*POLECENIE A:*
Proszę wyjaśnić na podstawie wpisu o mleczku Tołpa dermo body nova, skąd bierze się swędzenie skóry w dni bez smarowania. Odpowiedź powinna liczyć od jednego do trzech zdań.
*POLECENIE B:*
Proszę zaktualizować fragment wpisu o mleczku Tołpa, zaczynający się od słów „Tołpa dermo body” i kończący na słowach „tego sposobu pielęgnacji.”, zastępując w nim „balsamami” słowem „kremami”.
*POLECENIE C:*
Proszę dopisać dalszy ciąg wpisu o mleczku Tołpa dermo body nova, zaczynając po jego ostatnim zdaniu.

=== UDOSTĘPNIONY TEKST ===

Tołpa dermo body nova - odnawiające mleczko regenerujące
Witajcie!
Lubicie się smarować balsamami? Wiem, że nie każdy przepada za tą czynnością :) Ba! Nawet wiele blogerek przyznaje, że nie lubi tego sposobu pielęgnacji.
A ja?
Ja oczywiście uwielbiam smarowanko :) Wszelkiego rodzaju. Balsamy, mleczka, masła, lotiony. A jak fajnie działa i/lub fajnie pachnie bomba :)Jestem wręcz od smarowania się uzależniona. Co mam poradzić na to, że lubię? Przyzwyczaiłam się do tego, że muszę być posmarowana i... kiedy się nie posmaruję to psychika wysyła do skóry informację, że powinna swędzieć :) Ale to moja zryta psycha, więc wiecie... z nią jest ciężko :) Al to tyle mojej paplaniny.

=== WIERSZE DANYCH ===

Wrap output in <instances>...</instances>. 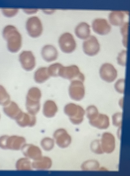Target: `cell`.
<instances>
[{"instance_id":"6da1fadb","label":"cell","mask_w":130,"mask_h":176,"mask_svg":"<svg viewBox=\"0 0 130 176\" xmlns=\"http://www.w3.org/2000/svg\"><path fill=\"white\" fill-rule=\"evenodd\" d=\"M3 35L7 41V48L10 52L16 53L20 50L22 45V37L15 27L11 25L6 26L3 30Z\"/></svg>"},{"instance_id":"7a4b0ae2","label":"cell","mask_w":130,"mask_h":176,"mask_svg":"<svg viewBox=\"0 0 130 176\" xmlns=\"http://www.w3.org/2000/svg\"><path fill=\"white\" fill-rule=\"evenodd\" d=\"M41 95L40 90L37 87H32L29 90L26 103V108L29 113L35 115L39 112Z\"/></svg>"},{"instance_id":"3957f363","label":"cell","mask_w":130,"mask_h":176,"mask_svg":"<svg viewBox=\"0 0 130 176\" xmlns=\"http://www.w3.org/2000/svg\"><path fill=\"white\" fill-rule=\"evenodd\" d=\"M64 112L69 117L71 122L79 124L83 121L85 111L80 106L70 103L67 104L64 108Z\"/></svg>"},{"instance_id":"277c9868","label":"cell","mask_w":130,"mask_h":176,"mask_svg":"<svg viewBox=\"0 0 130 176\" xmlns=\"http://www.w3.org/2000/svg\"><path fill=\"white\" fill-rule=\"evenodd\" d=\"M59 76L71 81L77 79L84 82L85 79L84 75L80 71L78 67L75 65L65 67L63 66L60 69Z\"/></svg>"},{"instance_id":"5b68a950","label":"cell","mask_w":130,"mask_h":176,"mask_svg":"<svg viewBox=\"0 0 130 176\" xmlns=\"http://www.w3.org/2000/svg\"><path fill=\"white\" fill-rule=\"evenodd\" d=\"M58 42L61 51L66 53H72L76 47V43L73 36L68 32L62 34L59 38Z\"/></svg>"},{"instance_id":"8992f818","label":"cell","mask_w":130,"mask_h":176,"mask_svg":"<svg viewBox=\"0 0 130 176\" xmlns=\"http://www.w3.org/2000/svg\"><path fill=\"white\" fill-rule=\"evenodd\" d=\"M26 28L29 35L34 38L40 36L43 31L41 21L36 16H33L28 19L26 23Z\"/></svg>"},{"instance_id":"52a82bcc","label":"cell","mask_w":130,"mask_h":176,"mask_svg":"<svg viewBox=\"0 0 130 176\" xmlns=\"http://www.w3.org/2000/svg\"><path fill=\"white\" fill-rule=\"evenodd\" d=\"M83 82L77 79L71 81L69 87V95L72 100L79 101L82 100L85 95Z\"/></svg>"},{"instance_id":"ba28073f","label":"cell","mask_w":130,"mask_h":176,"mask_svg":"<svg viewBox=\"0 0 130 176\" xmlns=\"http://www.w3.org/2000/svg\"><path fill=\"white\" fill-rule=\"evenodd\" d=\"M99 73L101 78L108 83L114 81L118 75L117 70L114 66L108 63H105L102 65L100 68Z\"/></svg>"},{"instance_id":"9c48e42d","label":"cell","mask_w":130,"mask_h":176,"mask_svg":"<svg viewBox=\"0 0 130 176\" xmlns=\"http://www.w3.org/2000/svg\"><path fill=\"white\" fill-rule=\"evenodd\" d=\"M19 60L22 68L27 71L32 70L35 67V58L30 51H22L19 55Z\"/></svg>"},{"instance_id":"30bf717a","label":"cell","mask_w":130,"mask_h":176,"mask_svg":"<svg viewBox=\"0 0 130 176\" xmlns=\"http://www.w3.org/2000/svg\"><path fill=\"white\" fill-rule=\"evenodd\" d=\"M83 47L85 53L91 56L97 54L100 48L97 39L93 36H90L84 42Z\"/></svg>"},{"instance_id":"8fae6325","label":"cell","mask_w":130,"mask_h":176,"mask_svg":"<svg viewBox=\"0 0 130 176\" xmlns=\"http://www.w3.org/2000/svg\"><path fill=\"white\" fill-rule=\"evenodd\" d=\"M53 137L57 145L62 148L68 147L71 141V136L63 129L60 128L56 130L54 133Z\"/></svg>"},{"instance_id":"7c38bea8","label":"cell","mask_w":130,"mask_h":176,"mask_svg":"<svg viewBox=\"0 0 130 176\" xmlns=\"http://www.w3.org/2000/svg\"><path fill=\"white\" fill-rule=\"evenodd\" d=\"M26 143V139L23 136L15 135H8L7 140L6 150H21Z\"/></svg>"},{"instance_id":"4fadbf2b","label":"cell","mask_w":130,"mask_h":176,"mask_svg":"<svg viewBox=\"0 0 130 176\" xmlns=\"http://www.w3.org/2000/svg\"><path fill=\"white\" fill-rule=\"evenodd\" d=\"M101 144L104 152L107 153H112L115 148V139L114 136L109 133L105 132L103 133L102 136Z\"/></svg>"},{"instance_id":"5bb4252c","label":"cell","mask_w":130,"mask_h":176,"mask_svg":"<svg viewBox=\"0 0 130 176\" xmlns=\"http://www.w3.org/2000/svg\"><path fill=\"white\" fill-rule=\"evenodd\" d=\"M92 27L95 32L101 35L108 34L111 29V27L107 21L103 19H95L92 23Z\"/></svg>"},{"instance_id":"9a60e30c","label":"cell","mask_w":130,"mask_h":176,"mask_svg":"<svg viewBox=\"0 0 130 176\" xmlns=\"http://www.w3.org/2000/svg\"><path fill=\"white\" fill-rule=\"evenodd\" d=\"M21 150L25 157L34 160L42 156V152L38 147L34 145L26 143Z\"/></svg>"},{"instance_id":"2e32d148","label":"cell","mask_w":130,"mask_h":176,"mask_svg":"<svg viewBox=\"0 0 130 176\" xmlns=\"http://www.w3.org/2000/svg\"><path fill=\"white\" fill-rule=\"evenodd\" d=\"M36 120L35 115L22 111L15 120L17 124L22 127L27 126L31 127L34 126L36 124Z\"/></svg>"},{"instance_id":"e0dca14e","label":"cell","mask_w":130,"mask_h":176,"mask_svg":"<svg viewBox=\"0 0 130 176\" xmlns=\"http://www.w3.org/2000/svg\"><path fill=\"white\" fill-rule=\"evenodd\" d=\"M41 54L43 59L46 61L51 62L55 60L58 56V51L53 45L47 44L42 48Z\"/></svg>"},{"instance_id":"ac0fdd59","label":"cell","mask_w":130,"mask_h":176,"mask_svg":"<svg viewBox=\"0 0 130 176\" xmlns=\"http://www.w3.org/2000/svg\"><path fill=\"white\" fill-rule=\"evenodd\" d=\"M89 122L93 126L100 129H106L109 125L108 117L101 114L99 113L94 118L89 120Z\"/></svg>"},{"instance_id":"d6986e66","label":"cell","mask_w":130,"mask_h":176,"mask_svg":"<svg viewBox=\"0 0 130 176\" xmlns=\"http://www.w3.org/2000/svg\"><path fill=\"white\" fill-rule=\"evenodd\" d=\"M3 109L6 115L15 120L22 111L18 105L13 101H10L8 104L4 106Z\"/></svg>"},{"instance_id":"ffe728a7","label":"cell","mask_w":130,"mask_h":176,"mask_svg":"<svg viewBox=\"0 0 130 176\" xmlns=\"http://www.w3.org/2000/svg\"><path fill=\"white\" fill-rule=\"evenodd\" d=\"M75 32L76 35L78 38L86 40L90 36V26L85 22H81L76 27Z\"/></svg>"},{"instance_id":"44dd1931","label":"cell","mask_w":130,"mask_h":176,"mask_svg":"<svg viewBox=\"0 0 130 176\" xmlns=\"http://www.w3.org/2000/svg\"><path fill=\"white\" fill-rule=\"evenodd\" d=\"M52 161L49 157L42 156L38 159L34 160L32 163V167L39 170H47L50 168L52 165Z\"/></svg>"},{"instance_id":"7402d4cb","label":"cell","mask_w":130,"mask_h":176,"mask_svg":"<svg viewBox=\"0 0 130 176\" xmlns=\"http://www.w3.org/2000/svg\"><path fill=\"white\" fill-rule=\"evenodd\" d=\"M57 110V107L53 101L48 100L44 103L43 111L44 115L46 117L48 118L53 117Z\"/></svg>"},{"instance_id":"603a6c76","label":"cell","mask_w":130,"mask_h":176,"mask_svg":"<svg viewBox=\"0 0 130 176\" xmlns=\"http://www.w3.org/2000/svg\"><path fill=\"white\" fill-rule=\"evenodd\" d=\"M124 14L122 11H112L109 15V21L113 25L121 26L124 23Z\"/></svg>"},{"instance_id":"cb8c5ba5","label":"cell","mask_w":130,"mask_h":176,"mask_svg":"<svg viewBox=\"0 0 130 176\" xmlns=\"http://www.w3.org/2000/svg\"><path fill=\"white\" fill-rule=\"evenodd\" d=\"M47 68L42 67L39 68L35 72L34 78L35 82L37 83H43L50 77L48 74Z\"/></svg>"},{"instance_id":"d4e9b609","label":"cell","mask_w":130,"mask_h":176,"mask_svg":"<svg viewBox=\"0 0 130 176\" xmlns=\"http://www.w3.org/2000/svg\"><path fill=\"white\" fill-rule=\"evenodd\" d=\"M15 167L18 171L30 170L32 168V163L29 159L26 157L21 158L17 161Z\"/></svg>"},{"instance_id":"484cf974","label":"cell","mask_w":130,"mask_h":176,"mask_svg":"<svg viewBox=\"0 0 130 176\" xmlns=\"http://www.w3.org/2000/svg\"><path fill=\"white\" fill-rule=\"evenodd\" d=\"M63 65L61 63L57 62L52 64L47 68V71L50 76L54 77L59 76L60 69Z\"/></svg>"},{"instance_id":"4316f807","label":"cell","mask_w":130,"mask_h":176,"mask_svg":"<svg viewBox=\"0 0 130 176\" xmlns=\"http://www.w3.org/2000/svg\"><path fill=\"white\" fill-rule=\"evenodd\" d=\"M10 101L9 95L4 87L0 85V105L4 106L8 104Z\"/></svg>"},{"instance_id":"83f0119b","label":"cell","mask_w":130,"mask_h":176,"mask_svg":"<svg viewBox=\"0 0 130 176\" xmlns=\"http://www.w3.org/2000/svg\"><path fill=\"white\" fill-rule=\"evenodd\" d=\"M99 164L98 162L93 160L88 161L82 165L81 168L84 170H96L98 169Z\"/></svg>"},{"instance_id":"f1b7e54d","label":"cell","mask_w":130,"mask_h":176,"mask_svg":"<svg viewBox=\"0 0 130 176\" xmlns=\"http://www.w3.org/2000/svg\"><path fill=\"white\" fill-rule=\"evenodd\" d=\"M54 140L49 137H45L41 141V145L44 150L48 151L51 150L54 145Z\"/></svg>"},{"instance_id":"f546056e","label":"cell","mask_w":130,"mask_h":176,"mask_svg":"<svg viewBox=\"0 0 130 176\" xmlns=\"http://www.w3.org/2000/svg\"><path fill=\"white\" fill-rule=\"evenodd\" d=\"M86 113L89 120L93 119L99 114L97 108L93 105H90L87 108Z\"/></svg>"},{"instance_id":"4dcf8cb0","label":"cell","mask_w":130,"mask_h":176,"mask_svg":"<svg viewBox=\"0 0 130 176\" xmlns=\"http://www.w3.org/2000/svg\"><path fill=\"white\" fill-rule=\"evenodd\" d=\"M121 26V31L123 36V43L124 46L127 47L129 23L125 22Z\"/></svg>"},{"instance_id":"1f68e13d","label":"cell","mask_w":130,"mask_h":176,"mask_svg":"<svg viewBox=\"0 0 130 176\" xmlns=\"http://www.w3.org/2000/svg\"><path fill=\"white\" fill-rule=\"evenodd\" d=\"M91 148L94 152L97 154H102L103 152L101 148L100 141L98 140L93 141L91 143Z\"/></svg>"},{"instance_id":"d6a6232c","label":"cell","mask_w":130,"mask_h":176,"mask_svg":"<svg viewBox=\"0 0 130 176\" xmlns=\"http://www.w3.org/2000/svg\"><path fill=\"white\" fill-rule=\"evenodd\" d=\"M127 51L122 50L119 54L117 58L118 63L122 66H125L126 63Z\"/></svg>"},{"instance_id":"836d02e7","label":"cell","mask_w":130,"mask_h":176,"mask_svg":"<svg viewBox=\"0 0 130 176\" xmlns=\"http://www.w3.org/2000/svg\"><path fill=\"white\" fill-rule=\"evenodd\" d=\"M125 80L124 79L118 80L115 85V88L116 91L121 93H123L124 91Z\"/></svg>"},{"instance_id":"e575fe53","label":"cell","mask_w":130,"mask_h":176,"mask_svg":"<svg viewBox=\"0 0 130 176\" xmlns=\"http://www.w3.org/2000/svg\"><path fill=\"white\" fill-rule=\"evenodd\" d=\"M122 114L121 113H115L112 116V123L115 126L118 127L121 124Z\"/></svg>"},{"instance_id":"d590c367","label":"cell","mask_w":130,"mask_h":176,"mask_svg":"<svg viewBox=\"0 0 130 176\" xmlns=\"http://www.w3.org/2000/svg\"><path fill=\"white\" fill-rule=\"evenodd\" d=\"M3 14L8 17H12L15 16L18 13L19 10L17 8H2V9Z\"/></svg>"},{"instance_id":"8d00e7d4","label":"cell","mask_w":130,"mask_h":176,"mask_svg":"<svg viewBox=\"0 0 130 176\" xmlns=\"http://www.w3.org/2000/svg\"><path fill=\"white\" fill-rule=\"evenodd\" d=\"M8 135H3L0 136V148L6 150L7 140Z\"/></svg>"},{"instance_id":"74e56055","label":"cell","mask_w":130,"mask_h":176,"mask_svg":"<svg viewBox=\"0 0 130 176\" xmlns=\"http://www.w3.org/2000/svg\"><path fill=\"white\" fill-rule=\"evenodd\" d=\"M24 11L28 14H32L35 13L38 11L37 9H24Z\"/></svg>"},{"instance_id":"f35d334b","label":"cell","mask_w":130,"mask_h":176,"mask_svg":"<svg viewBox=\"0 0 130 176\" xmlns=\"http://www.w3.org/2000/svg\"><path fill=\"white\" fill-rule=\"evenodd\" d=\"M44 11L47 14H50L54 12V10H44Z\"/></svg>"},{"instance_id":"ab89813d","label":"cell","mask_w":130,"mask_h":176,"mask_svg":"<svg viewBox=\"0 0 130 176\" xmlns=\"http://www.w3.org/2000/svg\"><path fill=\"white\" fill-rule=\"evenodd\" d=\"M0 118H1V115H0Z\"/></svg>"}]
</instances>
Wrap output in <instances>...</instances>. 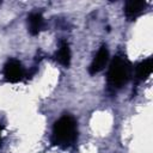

===

*ODPOWIEDŹ A:*
Według wpisu swędzenie wynika z przyzwyczajenia do tego, że skóra musi być posmarowana. Gdy smarowania zabraknie, psychika wysyła skórze informację, że powinna swędzieć. Wpis przypisuje to wprost własnej „zrytej psyche”.

*ODPOWIEDŹ B:*
Tołpa dermo body nova - odnawiające mleczko regenerujące
Witajcie!
Lubicie się smarować kremami? Wiem, że nie każdy przepada za tą czynnością :) Ba! Nawet wiele blogerek przyznaje, że nie lubi tego sposobu pielęgnacji.

*ODPOWIEDŹ C:*
Dzisiaj chciałam napisać Wam o balsamie, który skończyłam już kilka tygodni temu, ale widzicie jak rzadko udaje mi się ostatnio pisać. Kosmetyk dostałam na spotkaniu w Wadowicach, w styczniu. Bardzo ucieszyłam się z marki Tołpa, ponieważ lubię ich kosmetyki i też często kupuję - również dla Juniorka.
Według producenta mleczko:
Odnawia i regeneruje skórę, złuszcza warstwę rogową naskórka o 20%. Silnie nawilża i zmniejsza utratę wody z naskórka o 46% zaraz po zastosowaniu. Eliminuje szorstkość i wygładza nierówności. Wzmacnia skórę, przywraca jej prawidłową jędrność i zwiększa elastyczność o 12%. Poprawia koloryt skóry, przywraca jej promienny wygląd i witalność.
To tylko kila słów , więcej o kosmetyku możecie przeczytać TUTAJ i oczywiście na pudełku, na którym i w którym jest wiele informacji :) W ogóle idea małej wielkiej pielęgnacji bardzo mi się i podoba i.. po części się do niej stosuję :) Jednak gdy więcej o niej poczytamy to wiemy, że w tą ideę wpisuje się również ograniczenie ilości posiadanych kosmetyków, do której mi jednak ciągle dalekoooo, dalekoooooooo, daaaaaleeeeeekooooooo....
A te PostScriputm na każdym kosmetyku to już w ogóle całkowicie skradły moje serce!
Ale teraz wróćmy do samego balsamu :)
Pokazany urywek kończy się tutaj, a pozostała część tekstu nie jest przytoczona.